Safety verification and control design for dynamical systems.

CBF Design

A central theme of my research is the computational design of control barrier functions for safety-critical control. Although CBFs offer an elegant certificate for forward invariance, designing both the barrier certificate and the controller is generally nonconvex, especially in the presence of input constraints, higher or mixed relative degrees, and model uncertainty. My work develops convex optimization-based methods to overcome this difficulty. I have proposed tractable co-design frameworks for jointly synthesizing CBFs and state-feedback controllers for linear systems with input constraints, extended these ideas to mixed-relative-degree safety constraints, and developed convex and sum-of-squares-based approaches for safety verification and certificate synthesis in uncertain and discrete-time systems.

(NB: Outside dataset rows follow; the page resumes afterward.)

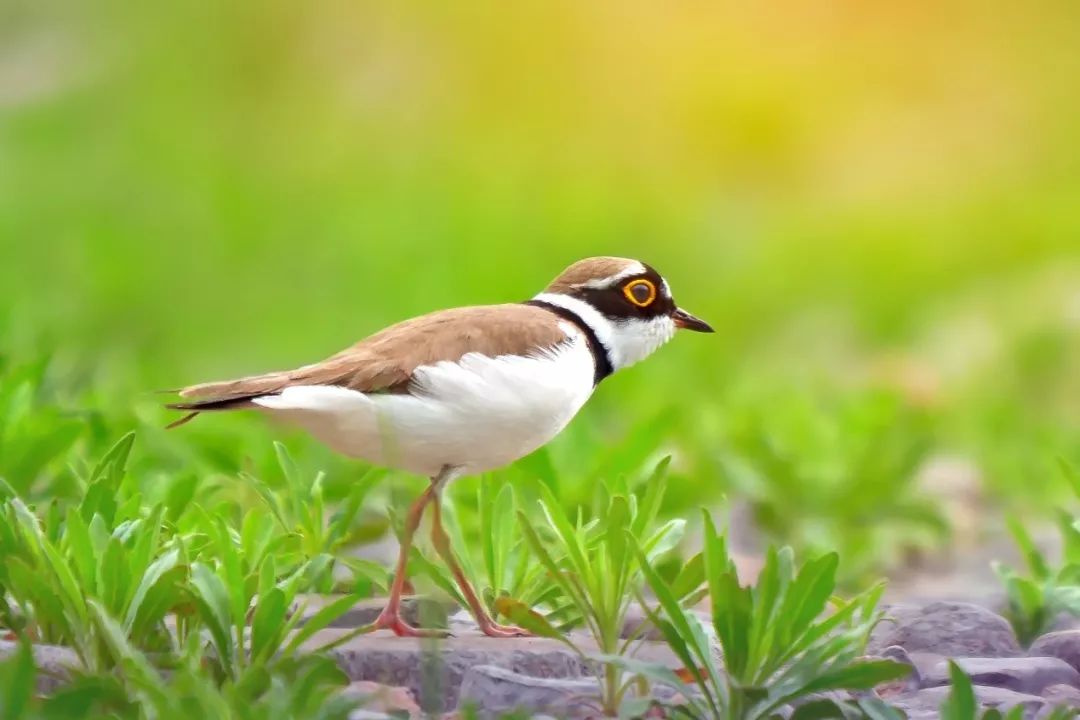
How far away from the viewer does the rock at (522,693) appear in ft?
9.32

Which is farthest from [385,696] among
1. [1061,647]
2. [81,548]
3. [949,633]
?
[1061,647]

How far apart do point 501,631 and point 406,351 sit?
611 mm

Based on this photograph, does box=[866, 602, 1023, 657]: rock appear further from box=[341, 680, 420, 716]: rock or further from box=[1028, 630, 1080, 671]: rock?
box=[341, 680, 420, 716]: rock

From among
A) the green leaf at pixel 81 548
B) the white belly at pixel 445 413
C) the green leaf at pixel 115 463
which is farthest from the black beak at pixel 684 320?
the green leaf at pixel 81 548

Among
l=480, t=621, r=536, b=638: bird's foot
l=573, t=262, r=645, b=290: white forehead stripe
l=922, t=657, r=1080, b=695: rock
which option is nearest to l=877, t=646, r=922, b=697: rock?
l=922, t=657, r=1080, b=695: rock

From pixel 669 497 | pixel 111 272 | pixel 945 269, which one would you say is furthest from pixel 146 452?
pixel 945 269

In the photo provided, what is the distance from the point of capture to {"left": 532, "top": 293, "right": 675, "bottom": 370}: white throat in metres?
3.78

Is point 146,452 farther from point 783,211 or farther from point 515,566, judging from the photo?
point 783,211

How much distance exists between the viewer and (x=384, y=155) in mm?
14367

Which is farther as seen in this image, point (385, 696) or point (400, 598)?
point (400, 598)

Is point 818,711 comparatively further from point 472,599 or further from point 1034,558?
point 1034,558

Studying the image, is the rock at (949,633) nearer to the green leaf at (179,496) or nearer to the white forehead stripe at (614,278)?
the white forehead stripe at (614,278)

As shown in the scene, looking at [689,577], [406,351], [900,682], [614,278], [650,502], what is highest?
[614,278]

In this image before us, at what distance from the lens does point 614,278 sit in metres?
3.78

Together, these contributions aim to make CBF design less ad hoc and more systematic, scalable, and certifiable for autonomous systems.

Compatibility of Safety and Optimality

My work on predictive control develops less conservative and more flexible ways to enforce safety constraints in receding-horizon control. A key idea is the constraint horizon: instead of imposing all constraints over the full prediction horizon, safety and performance requirements can be assigned to different horizons, improving feasibility while maintaining rigorous constraint satisfaction. I extended this perspective to multiple constraint horizons and explored its connection with control barrier functions through predictive control barrier functions, which combine the planning capability of MPC with the certificate-based safety guarantees of CBFs. I have also studied safe and stable filter design via relaxed compatibility conditions between barrier and Lyapunov functions, and data-enabled predictive control for nonlinear systems using Koopman bilinear realizations. These contributions aim to make predictive control more scalable, less conservative, and more compatible with modern learning-based autonomy.